Jodie Foster Refused A Director Note For Her Oscar-Winning Role In The Accused

Jonathan Kaplan's "The Accused," a searing 1988 drama about a woman seeking justice after being gang raped in a roadside bar, was nearly a very different movie. Jodie Foster's character, Sarah Tobias, whose sexual assault is cheered on by numerous bar patrons, was initially intended to be a much more sympathetic figure. But Foster convinced Kaplan (the late director of the juvenile delinquent classic and Matt Dillon's first movie, "Over the Edge"), along with the producing team of Stanley Jaffe and Sherry Lansing, that Sarah should be less likable. The filmmakers relented, and Foster won her first Best Actress Oscar that year.

Foster's decision didn't just pay off awards-wise, it also added a layer of complexity to a standard-issue legal drama. Had Sarah been a sweet-natured woman who gets brutalized by a gang of drunken monsters, her arc would've been close to a flat line. By making Sarah a bit of a hellraiser who's made questionable decisions throughout her life (and flirts with her attackers prior to the assault), the film confronted the infuriatingly persistent rationale that a woman can be complicit in her sexual assault by, in a buffoon's parlance, asking for it.

In a 2005 interview with Total Film, Foster explained why she essentially overruled Kaplan's notes on her performance:

"I felt I knew who that character was, and my body just couldn't play it any other way, my voice couldn't play it any other way. At the time, I was really frustrated by that. I thought, 'You need to quit because you can't give people what they want. You should be able to change your performance when somebody says, 'I want it this way.” And I just couldn't. Eventually, I realized that was a good thing, but at the time I was ready to pack it in."

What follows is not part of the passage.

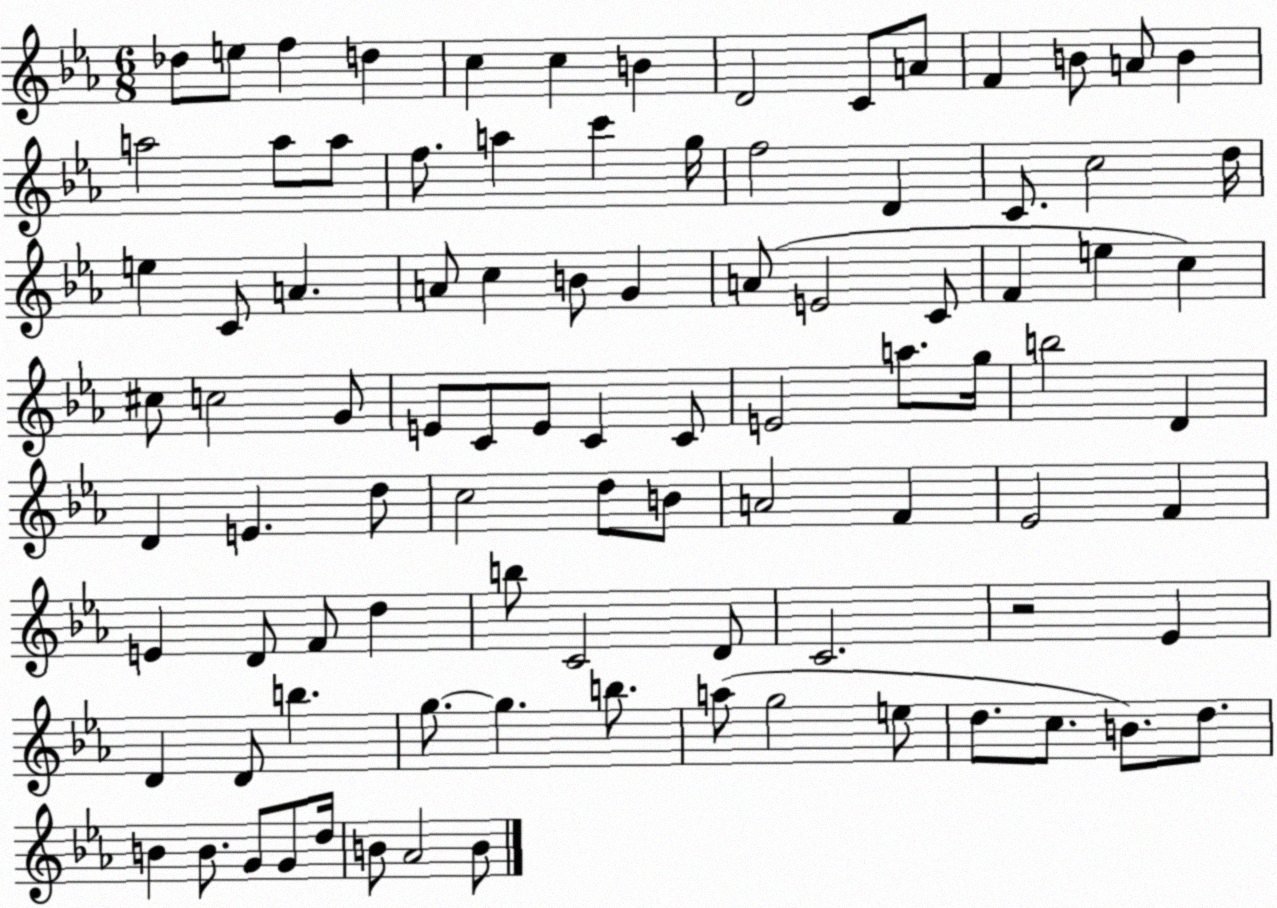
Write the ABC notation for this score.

Jodie Foster nearly quit The Accused

Thank god she didn't quit the movie; it's hard to imagine anyone walking that emotional tightrope as deftly as Foster did. Her take on Sarah challenges the viewer's sympathies at times; obviously, we ache for her trauma and want her assailants (one of whom continues to bully her after the fact) brought to justice, but we don't always enjoy being in her presence. Interestingly, Foster felt the same way. As she told Total Film:

"[W]hen I first saw 'The Accused' I thought, "This is just awful." Not the movie, but my performance in it. I felt like, 'I really missed the boat — she's brash and loud and ... not polite!' [Laughs] I couldn't relate to her. Now, I think that's very interesting that somebody from my background would judge somebody like her."

Again, this is the element that elevates the movie above its hoary genre trappings. It's why "The Accused" has lost none of its power and remains a (very difficult) must-see to this day. And if you need to chase that film with a more capable, put-together Foster, there's always "Silence of the Lambs."